Tuesday, March 19, 2019

The history of the Fourth Reich

From the New Statesman:  a rather fascinating review of a book that deals with the history of the Nazi idea of a Third (and now Fourth) Reich:  and it's fairly complicated.

First surprise:
...the concept of the “Third Reich” is more strange than it at first appears. For one thing, the term itself was effectively banned by Hitler in the lead-up to the Nazi invasion of Poland in 1939.

The reason is hard to pin down. Rosenfeld suggests that Hitler found its Christological associations unattractive and, moreover, misleading. The Führer did not want to make false promises about delivering any kind of regime associated with peace and world brotherhood when he was planning to realise it through war, conquest, extermination and sacrifice. Hitler instructed the German press to use other formulations such as the “Germanic Empire of the German Nation” (Germanisches Reich Deutscher Nation) and the “Greater German Empire” (Grossgermanisches Reich).

Second surprise:
A more intriguing explanation for the Nazis’ retirement of the “Third Reich” was that they were already contending with a barrage of counter-propaganda about a coming “Fourth Reich” by the anti-Nazi resistance. This is where Rosenfeld’s book becomes truly revelatory, for it seems perplexing that anti-Nazis would latch on to the concept of a “Reich” at all. But this is what many German Social Democrats in exile did. The former member of the German parliament Georg Bernhard and fellow SPD intellectuals went so far as to write a “Draft of a Constitution for the Fourth Reich” that would come about after the fall of Hitler. The Fourth Reich, its constitution declared, would be dedicated to global democracy and the equality of peoples.  

Third surprise (and perhaps the biggest, since I have never been to Indonesia):
The Fourth Reich is the latest in a grand series of works that Rosenfeld has devoted to the afterlife of Nazism. But towards the end of the book he makes one small assumption that strikes me as opening up the possibility of a further volume, about the Nazi afterlife in Asia. “Germany’s popularity”, he writes, “did not last” after the financial crisis of 2008. This may be true for Europe, but it is hardly the case globally, where, especially in south and south-east Asia, Germany is regularly ranked as the favourite country.

What is disconcerting for any European traveller to Indonesia, for instance, is not merely that people equate Germany with perfection – automobiles, appliances and football – but that Nazi prowess is also admired as an example of German excellence.
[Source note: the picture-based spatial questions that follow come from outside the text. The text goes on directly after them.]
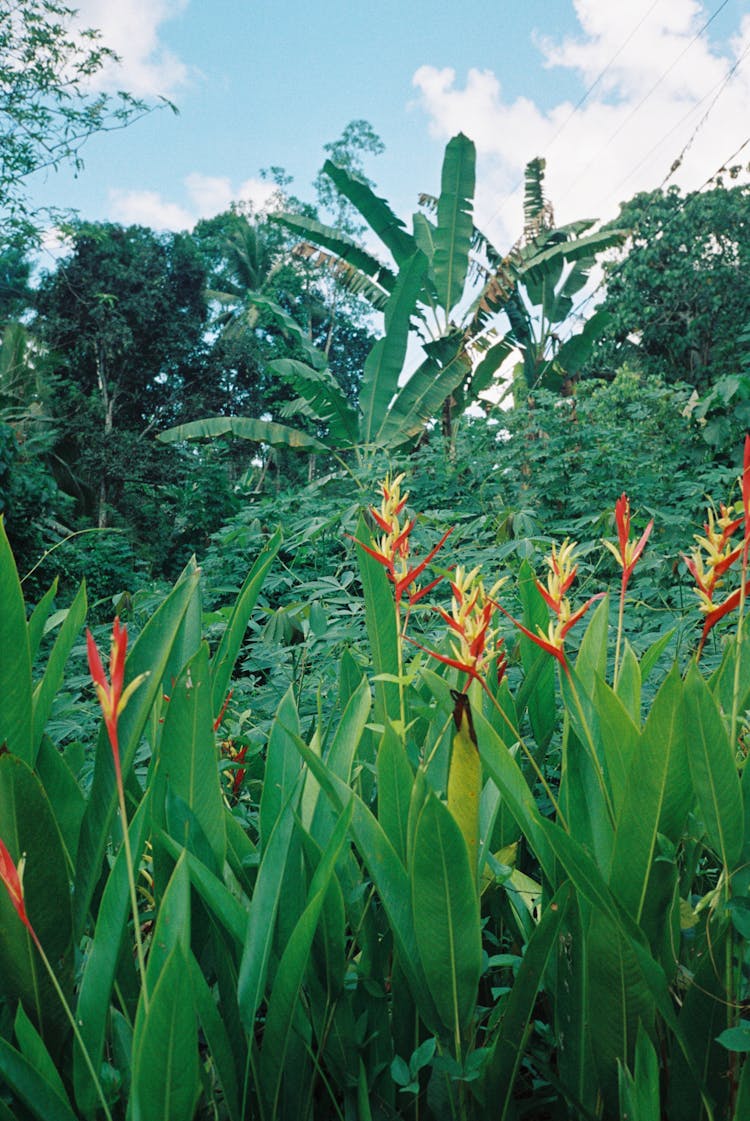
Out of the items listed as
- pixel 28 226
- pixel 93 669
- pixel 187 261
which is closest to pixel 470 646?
pixel 93 669

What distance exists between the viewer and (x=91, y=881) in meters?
0.54

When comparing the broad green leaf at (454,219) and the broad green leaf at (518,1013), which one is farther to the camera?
the broad green leaf at (454,219)

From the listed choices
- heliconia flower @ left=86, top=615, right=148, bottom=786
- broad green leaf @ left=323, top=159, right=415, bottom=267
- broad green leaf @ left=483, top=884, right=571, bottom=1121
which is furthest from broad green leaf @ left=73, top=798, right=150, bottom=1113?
broad green leaf @ left=323, top=159, right=415, bottom=267

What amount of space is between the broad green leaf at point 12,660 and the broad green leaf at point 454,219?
7914mm

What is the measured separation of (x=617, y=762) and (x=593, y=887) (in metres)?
0.14

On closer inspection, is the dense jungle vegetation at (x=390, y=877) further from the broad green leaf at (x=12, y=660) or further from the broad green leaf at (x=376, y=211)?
the broad green leaf at (x=376, y=211)

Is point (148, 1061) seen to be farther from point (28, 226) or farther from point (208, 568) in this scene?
point (28, 226)

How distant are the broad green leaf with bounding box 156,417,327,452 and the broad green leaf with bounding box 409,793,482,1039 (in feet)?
24.1

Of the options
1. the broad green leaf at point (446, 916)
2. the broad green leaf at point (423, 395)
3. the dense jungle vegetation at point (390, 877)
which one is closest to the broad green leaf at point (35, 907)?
the dense jungle vegetation at point (390, 877)

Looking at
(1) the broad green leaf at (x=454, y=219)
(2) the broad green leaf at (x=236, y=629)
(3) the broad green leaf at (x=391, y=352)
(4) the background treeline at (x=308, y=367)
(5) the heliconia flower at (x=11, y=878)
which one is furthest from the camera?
(1) the broad green leaf at (x=454, y=219)

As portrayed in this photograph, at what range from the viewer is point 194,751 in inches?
22.4

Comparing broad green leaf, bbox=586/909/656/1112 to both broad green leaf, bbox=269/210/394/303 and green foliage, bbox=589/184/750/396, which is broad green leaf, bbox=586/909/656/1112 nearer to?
broad green leaf, bbox=269/210/394/303

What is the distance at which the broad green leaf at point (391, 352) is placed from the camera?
662 cm

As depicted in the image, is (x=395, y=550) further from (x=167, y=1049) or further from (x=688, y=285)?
(x=688, y=285)
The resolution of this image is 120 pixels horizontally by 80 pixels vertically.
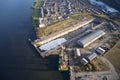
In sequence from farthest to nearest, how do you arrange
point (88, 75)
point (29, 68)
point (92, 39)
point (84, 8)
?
point (84, 8)
point (92, 39)
point (29, 68)
point (88, 75)

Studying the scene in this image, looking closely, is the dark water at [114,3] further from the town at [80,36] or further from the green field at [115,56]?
the green field at [115,56]

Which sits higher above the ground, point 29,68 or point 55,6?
point 55,6

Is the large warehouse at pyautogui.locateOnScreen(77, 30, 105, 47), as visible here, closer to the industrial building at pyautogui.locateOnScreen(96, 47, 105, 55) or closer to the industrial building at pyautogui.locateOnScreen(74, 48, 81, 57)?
the industrial building at pyautogui.locateOnScreen(74, 48, 81, 57)

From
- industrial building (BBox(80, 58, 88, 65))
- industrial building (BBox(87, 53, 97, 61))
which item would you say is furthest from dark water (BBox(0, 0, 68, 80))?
industrial building (BBox(87, 53, 97, 61))

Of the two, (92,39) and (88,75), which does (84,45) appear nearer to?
(92,39)

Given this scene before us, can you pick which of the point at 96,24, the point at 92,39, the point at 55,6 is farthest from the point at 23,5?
the point at 92,39
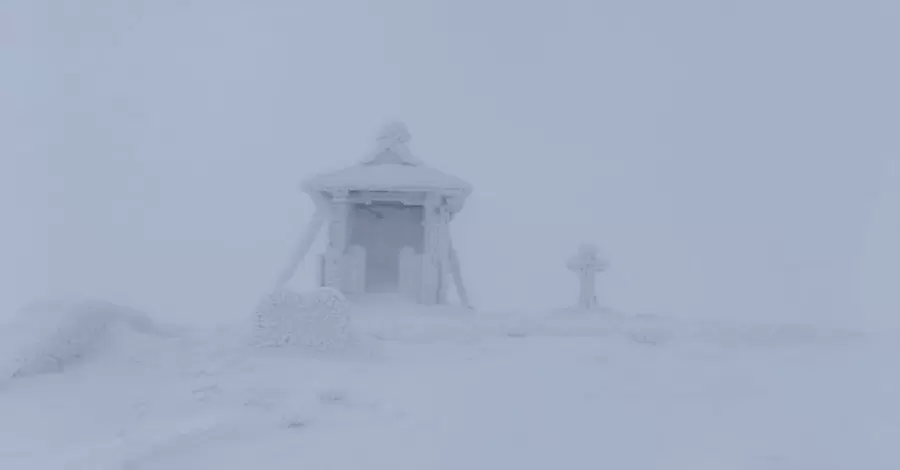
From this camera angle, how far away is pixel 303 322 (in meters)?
9.46

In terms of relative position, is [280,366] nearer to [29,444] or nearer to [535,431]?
[29,444]

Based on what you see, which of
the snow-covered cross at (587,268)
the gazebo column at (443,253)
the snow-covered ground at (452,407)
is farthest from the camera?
the gazebo column at (443,253)

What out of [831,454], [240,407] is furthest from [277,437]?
[831,454]

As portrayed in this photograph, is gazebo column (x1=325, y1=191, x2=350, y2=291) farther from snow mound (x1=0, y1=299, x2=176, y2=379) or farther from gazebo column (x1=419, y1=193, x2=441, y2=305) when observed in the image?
snow mound (x1=0, y1=299, x2=176, y2=379)

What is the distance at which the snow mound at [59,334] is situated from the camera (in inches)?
326

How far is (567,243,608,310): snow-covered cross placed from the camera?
1408 centimetres

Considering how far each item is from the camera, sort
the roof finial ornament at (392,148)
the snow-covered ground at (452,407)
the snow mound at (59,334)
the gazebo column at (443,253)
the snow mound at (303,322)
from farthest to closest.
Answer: the roof finial ornament at (392,148) < the gazebo column at (443,253) < the snow mound at (303,322) < the snow mound at (59,334) < the snow-covered ground at (452,407)

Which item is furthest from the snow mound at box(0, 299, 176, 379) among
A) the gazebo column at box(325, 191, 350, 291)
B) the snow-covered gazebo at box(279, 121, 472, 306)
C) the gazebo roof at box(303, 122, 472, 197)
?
the gazebo roof at box(303, 122, 472, 197)

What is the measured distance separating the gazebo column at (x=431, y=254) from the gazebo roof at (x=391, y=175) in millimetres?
394

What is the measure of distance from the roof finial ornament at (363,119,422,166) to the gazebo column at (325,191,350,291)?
1054mm

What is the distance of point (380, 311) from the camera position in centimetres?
1328

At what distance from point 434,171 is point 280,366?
6663mm

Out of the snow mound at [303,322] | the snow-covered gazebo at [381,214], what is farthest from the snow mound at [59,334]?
the snow-covered gazebo at [381,214]

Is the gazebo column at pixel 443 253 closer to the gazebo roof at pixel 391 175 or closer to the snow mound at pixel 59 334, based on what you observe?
the gazebo roof at pixel 391 175
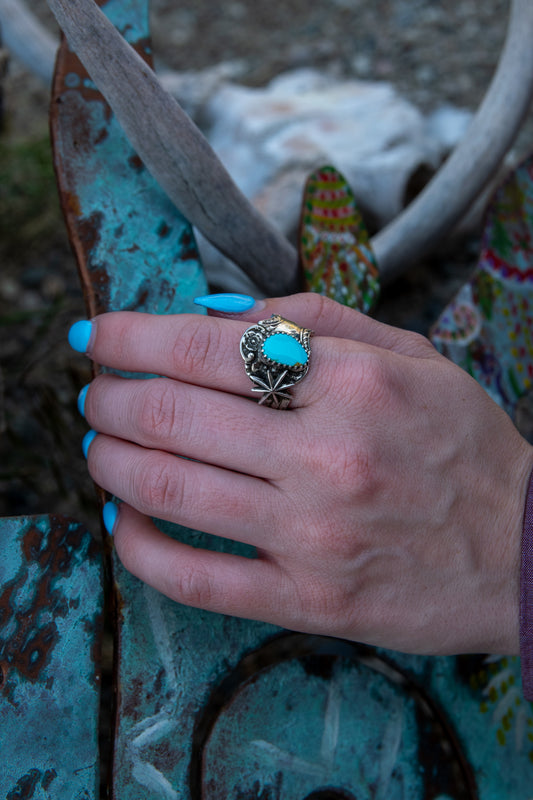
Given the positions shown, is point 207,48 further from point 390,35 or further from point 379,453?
point 379,453

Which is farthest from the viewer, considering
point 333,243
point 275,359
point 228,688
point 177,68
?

That there was a genocide is not particularly notable for people who have lived through one of their own, but German nationalism coupled with industrialism and the apparent bounty of its socialism draws admirers. The news-stands of Jakarta are full of magazines devoted to U-boats alone. At the Soldatenkaffee in Bandung, couples order “Nazi goreng”, below the German heraldic eagle and a wall decorated with a slogan that reads: “We are Socialists, we are enemies of the capitalist economic system…” In a country where to be on the left is still forbidden, it’s at least cool to quote to Hitler.
So the wingnuts who have convinced themselves that the Nazis were always and in every sense socialists can go take comfort in some nutjob's cafe in Jakarta.   If only they would go and stay there.